The Turkish elections of 7 June were significant in more ways than one. As well as being a ballot on the performance of the ruling Justice and Development Party (AKP), it was a referendum on the grand plans of current president and long-serving former prime minister Recep Tayyip Erdogan, who made it clear that a decisive win for his party would give him licence to expand the powers of his new, largely symbolic position.

As it turned out, AKP did not get the convincing victory that it and most others expected. The party secured 258 of the 500 seats on offer, the first time since 2002 that it has not had an outright majority.

The biggest surprise of all was the success of the People’s Democratic Party (HDP), a pro-Kurdish party, which entered parliament for the first time in its history by attracting 13% of the vote, above the threshold for representation of 10%. 

The AKP will now try to form a coalition government. 

Politically, the election seems to be a victory for moderation over Erdogan’s increasingly authoritarian brand of politics.

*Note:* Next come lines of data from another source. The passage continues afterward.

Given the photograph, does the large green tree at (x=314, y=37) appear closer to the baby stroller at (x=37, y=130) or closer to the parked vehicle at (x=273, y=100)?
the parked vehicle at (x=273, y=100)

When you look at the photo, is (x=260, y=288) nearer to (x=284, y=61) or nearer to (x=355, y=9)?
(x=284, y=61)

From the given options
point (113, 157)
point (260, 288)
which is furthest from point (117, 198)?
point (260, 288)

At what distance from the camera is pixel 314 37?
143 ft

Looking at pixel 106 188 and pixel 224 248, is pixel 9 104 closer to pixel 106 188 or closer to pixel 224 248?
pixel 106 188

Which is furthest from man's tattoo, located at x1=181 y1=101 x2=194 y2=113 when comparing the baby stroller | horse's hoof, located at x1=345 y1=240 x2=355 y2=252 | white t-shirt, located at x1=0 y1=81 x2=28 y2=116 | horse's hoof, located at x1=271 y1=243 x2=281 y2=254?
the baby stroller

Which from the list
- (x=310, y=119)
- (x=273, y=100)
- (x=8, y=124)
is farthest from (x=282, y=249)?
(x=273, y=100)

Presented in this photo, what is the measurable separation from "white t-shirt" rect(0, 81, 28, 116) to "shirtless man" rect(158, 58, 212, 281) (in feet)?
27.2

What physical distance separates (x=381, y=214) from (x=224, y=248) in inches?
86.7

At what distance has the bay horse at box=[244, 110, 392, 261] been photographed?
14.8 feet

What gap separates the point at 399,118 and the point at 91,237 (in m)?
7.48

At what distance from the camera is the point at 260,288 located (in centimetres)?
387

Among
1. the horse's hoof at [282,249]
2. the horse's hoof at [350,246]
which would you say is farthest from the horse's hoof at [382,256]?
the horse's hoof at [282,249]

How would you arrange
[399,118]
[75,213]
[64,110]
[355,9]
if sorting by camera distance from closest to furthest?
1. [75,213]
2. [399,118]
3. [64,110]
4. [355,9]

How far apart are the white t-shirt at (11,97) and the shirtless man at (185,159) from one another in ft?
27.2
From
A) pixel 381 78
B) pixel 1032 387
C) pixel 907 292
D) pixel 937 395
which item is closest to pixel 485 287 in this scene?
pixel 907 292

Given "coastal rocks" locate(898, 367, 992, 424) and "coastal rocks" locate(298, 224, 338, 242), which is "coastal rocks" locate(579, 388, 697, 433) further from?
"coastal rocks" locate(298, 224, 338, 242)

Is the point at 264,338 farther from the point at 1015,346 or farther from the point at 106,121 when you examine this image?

Marc Pierini, visiting scholar at US-based research institution Carnegie Europe, says: “This is both an abrupt re-balancing of the political landscape and a loud ‘no’ to the prospect of a presidential regime. The overall political reality looks like most elections in EU countries: dominant political forces are not single-handedly in power forever, and their ideas cannot prevail when a substantial majority of citizens disagree with them. Turkey has returned to a nationally nurtured political normalcy.”